Stored dataset items:
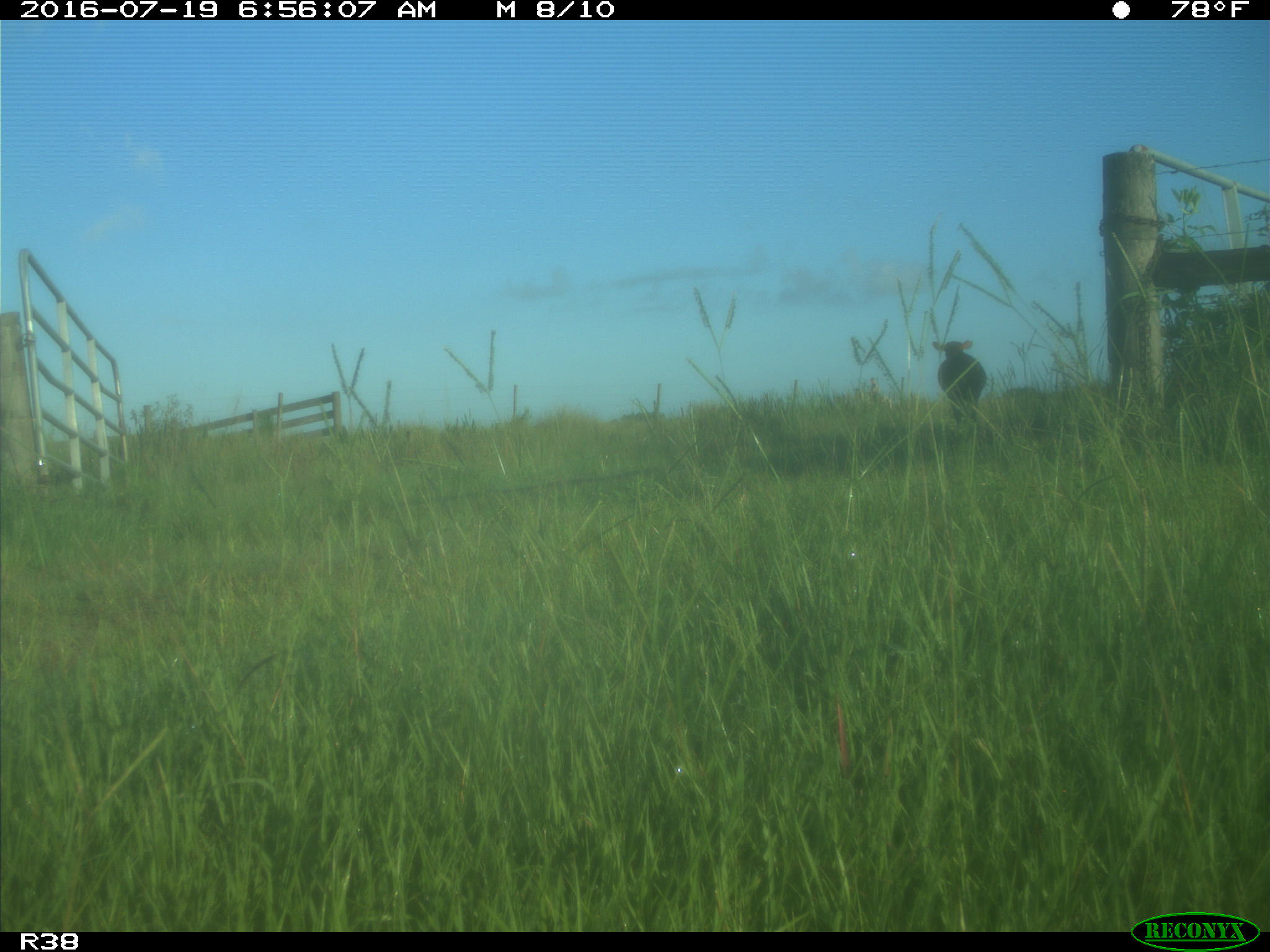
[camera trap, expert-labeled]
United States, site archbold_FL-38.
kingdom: Animalia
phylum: Chordata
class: Mammalia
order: Artiodactyla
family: Bovidae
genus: Bos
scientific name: Bos taurus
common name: domestic cow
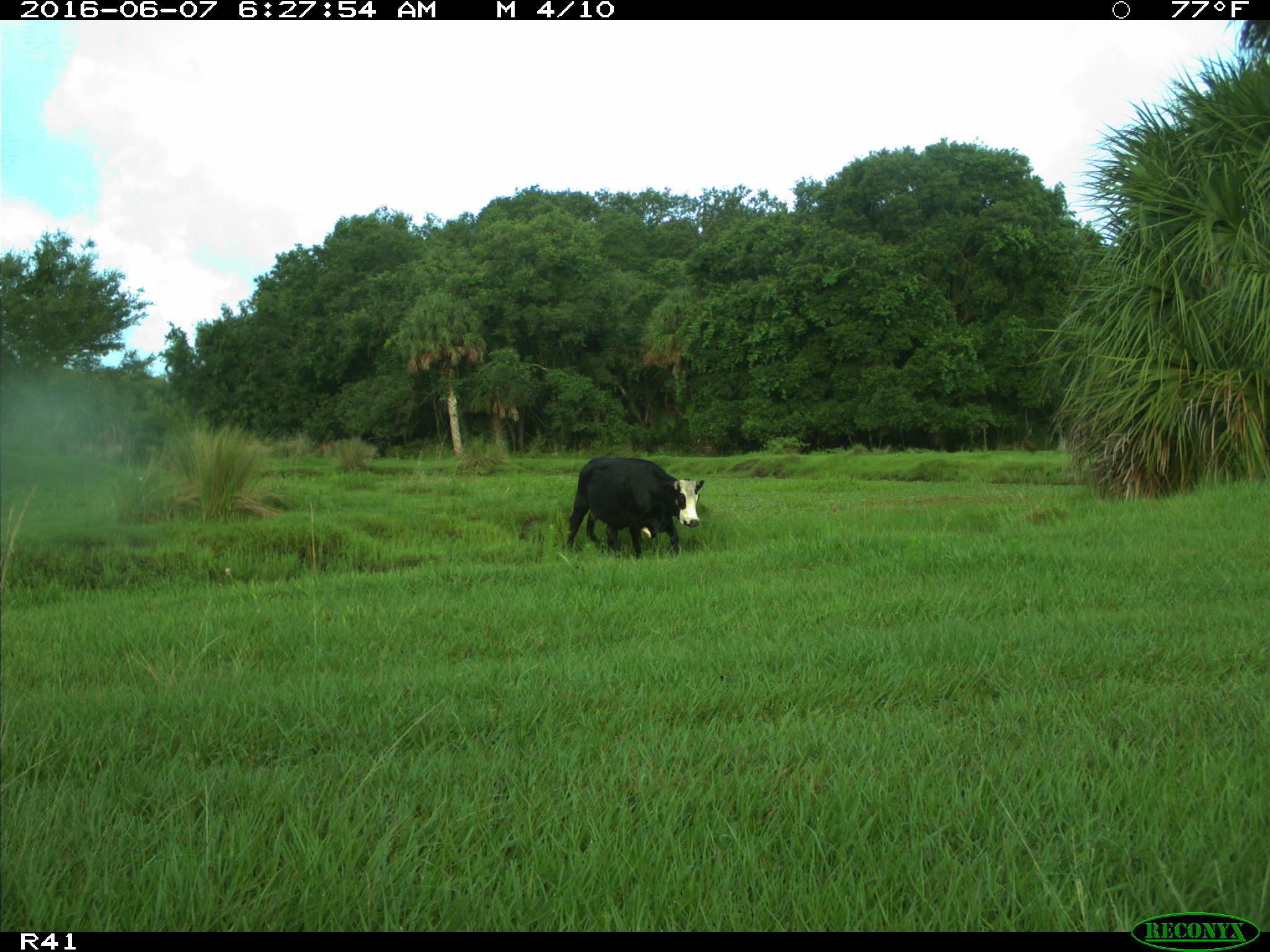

Work instructions:
The reply must match the records exactly, apart from the pictures, which are left out.

Your solution:
[camera trap, expert-labeled]
United States, site archbold_FL-38.
kingdom: Animalia
phylum: Chordata
class: Mammalia
order: Artiodactyla
family: Bovidae
genus: Bos
scientific name: Bos taurus
common name: domestic cow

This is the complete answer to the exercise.